Return all entries below exactly. Skip nothing.
== Data shown ==
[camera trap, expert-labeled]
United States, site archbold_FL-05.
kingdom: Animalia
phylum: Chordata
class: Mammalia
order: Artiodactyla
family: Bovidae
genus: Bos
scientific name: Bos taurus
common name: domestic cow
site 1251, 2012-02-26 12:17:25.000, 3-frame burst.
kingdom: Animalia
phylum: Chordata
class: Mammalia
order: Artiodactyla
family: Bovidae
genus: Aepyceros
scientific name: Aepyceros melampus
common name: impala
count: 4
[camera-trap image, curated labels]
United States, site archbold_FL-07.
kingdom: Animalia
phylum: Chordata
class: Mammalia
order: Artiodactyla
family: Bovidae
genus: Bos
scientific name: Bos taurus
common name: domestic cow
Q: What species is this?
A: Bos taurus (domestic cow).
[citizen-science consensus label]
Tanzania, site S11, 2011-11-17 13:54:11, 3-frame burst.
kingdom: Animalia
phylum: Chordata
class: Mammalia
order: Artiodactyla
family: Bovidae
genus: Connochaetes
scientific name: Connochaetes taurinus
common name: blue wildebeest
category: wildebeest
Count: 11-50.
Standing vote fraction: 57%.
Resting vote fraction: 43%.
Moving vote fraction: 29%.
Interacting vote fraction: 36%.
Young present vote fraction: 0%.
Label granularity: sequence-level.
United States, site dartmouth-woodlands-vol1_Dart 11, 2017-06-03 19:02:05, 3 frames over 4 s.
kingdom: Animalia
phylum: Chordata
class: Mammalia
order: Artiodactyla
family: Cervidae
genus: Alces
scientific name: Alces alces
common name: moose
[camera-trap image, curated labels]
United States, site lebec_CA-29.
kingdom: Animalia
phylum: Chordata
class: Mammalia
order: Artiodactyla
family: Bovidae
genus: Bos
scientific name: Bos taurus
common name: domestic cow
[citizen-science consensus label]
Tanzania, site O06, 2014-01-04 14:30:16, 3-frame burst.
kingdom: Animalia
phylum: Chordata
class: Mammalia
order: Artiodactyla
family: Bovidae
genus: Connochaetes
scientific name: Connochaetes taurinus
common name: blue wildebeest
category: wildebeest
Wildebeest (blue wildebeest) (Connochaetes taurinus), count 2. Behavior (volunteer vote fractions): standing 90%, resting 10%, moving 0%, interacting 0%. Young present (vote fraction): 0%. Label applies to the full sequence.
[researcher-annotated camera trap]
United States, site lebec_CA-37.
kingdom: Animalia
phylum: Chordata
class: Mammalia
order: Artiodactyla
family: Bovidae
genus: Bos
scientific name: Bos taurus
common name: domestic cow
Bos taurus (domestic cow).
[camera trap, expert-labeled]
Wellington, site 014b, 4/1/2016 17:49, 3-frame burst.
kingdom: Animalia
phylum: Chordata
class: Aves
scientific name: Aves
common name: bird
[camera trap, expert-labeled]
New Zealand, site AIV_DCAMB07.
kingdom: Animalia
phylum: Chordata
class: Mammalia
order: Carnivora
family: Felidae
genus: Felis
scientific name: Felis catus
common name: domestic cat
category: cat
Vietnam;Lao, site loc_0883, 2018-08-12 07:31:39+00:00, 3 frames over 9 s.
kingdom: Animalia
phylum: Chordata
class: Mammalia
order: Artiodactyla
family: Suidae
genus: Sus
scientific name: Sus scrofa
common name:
===
--- Your solution ---
[camera trap, expert-labeled]
United States, site archbold_FL-05.
kingdom: Animalia
phylum: Chordata
class: Mammalia
order: Artiodactyla
family: Bovidae
genus: Bos
scientific name: Bos taurus
common name: domestic cow
site 1251, 2012-02-26 12:17:25.000, 3-frame burst.
kingdom: Animalia
phylum: Chordata
class: Mammalia
order: Artiodactyla
family: Bovidae
genus: Aepyceros
scientific name: Aepyceros melampus
common name: impala
count: 4
[camera-trap image, curated labels]
United States, site archbold_FL-07.
kingdom: Animalia
phylum: Chordata
class: Mammalia
order: Artiodactyla
family: Bovidae
genus: Bos
scientific name: Bos taurus
common name: domestic cow
Q: What species is this?
A: Bos taurus (domestic cow).
[citizen-science consensus label]
Tanzania, site S11, 2011-11-17 13:54:11, 3-frame burst.
kingdom: Animalia
phylum: Chordata
class: Mammalia
order: Artiodactyla
family: Bovidae
genus: Connochaetes
scientific name: Connochaetes taurinus
common name: blue wildebeest
category: wildebeest
Count: 11-50.
Standing vote fraction: 57%.
Resting vote fraction: 43%.
Moving vote fraction: 29%.
Interacting vote fraction: 36%.
Young present vote fraction: 0%.
Label granularity: sequence-level.
United States, site dartmouth-woodlands-vol1_Dart 11, 2017-06-03 19:02:05, 3 frames over 4 s.
kingdom: Animalia
phylum: Chordata
class: Mammalia
order: Artiodactyla
family: Cervidae
genus: Alces
scientific name: Alces alces
common name: moose
[camera-trap image, curated labels]
United States, site lebec_CA-29.
kingdom: Animalia
phylum: Chordata
class: Mammalia
order: Artiodactyla
family: Bovidae
genus: Bos
scientific name: Bos taurus
common name: domestic cow
[citizen-science consensus label]
Tanzania, site O06, 2014-01-04 14:30:16, 3-frame burst.
kingdom: Animalia
phylum: Chordata
class: Mammalia
order: Artiodactyla
family: Bovidae
genus: Connochaetes
scientific name: Connochaetes taurinus
common name: blue wildebeest
category: wildebeest
Wildebeest (blue wildebeest) (Connochaetes taurinus), count 2. Behavior (volunteer vote fractions): standing 90%, resting 10%, moving 0%, interacting 0%. Young present (vote fraction): 0%. Label applies to the full sequence.
[researcher-annotated camera trap]
United States, site lebec_CA-37.
kingdom: Animalia
phylum: Chordata
class: Mammalia
order: Artiodactyla
family: Bovidae
genus: Bos
scientific name: Bos taurus
common name: domestic cow
Bos taurus (domestic cow).
[camera trap, expert-labeled]
Wellington, site 014b, 4/1/2016 17:49, 3-frame burst.
kingdom: Animalia
phylum: Chordata
class: Aves
scientific name: Aves
common name: bird
[camera trap, expert-labeled]
New Zealand, site AIV_DCAMB07.
kingdom: Animalia
phylum: Chordata
class: Mammalia
order: Carnivora
family: Felidae
genus: Felis
scientific name: Felis catus
common name: domestic cat
category: cat
Vietnam;Lao, site loc_0883, 2018-08-12 07:31:39+00:00, 3 frames over 9 s.
kingdom: Animalia
phylum: Chordata
class: Mammalia
order: Artiodactyla
family: Suidae
genus: Sus
scientific name: Sus scrofa
common name:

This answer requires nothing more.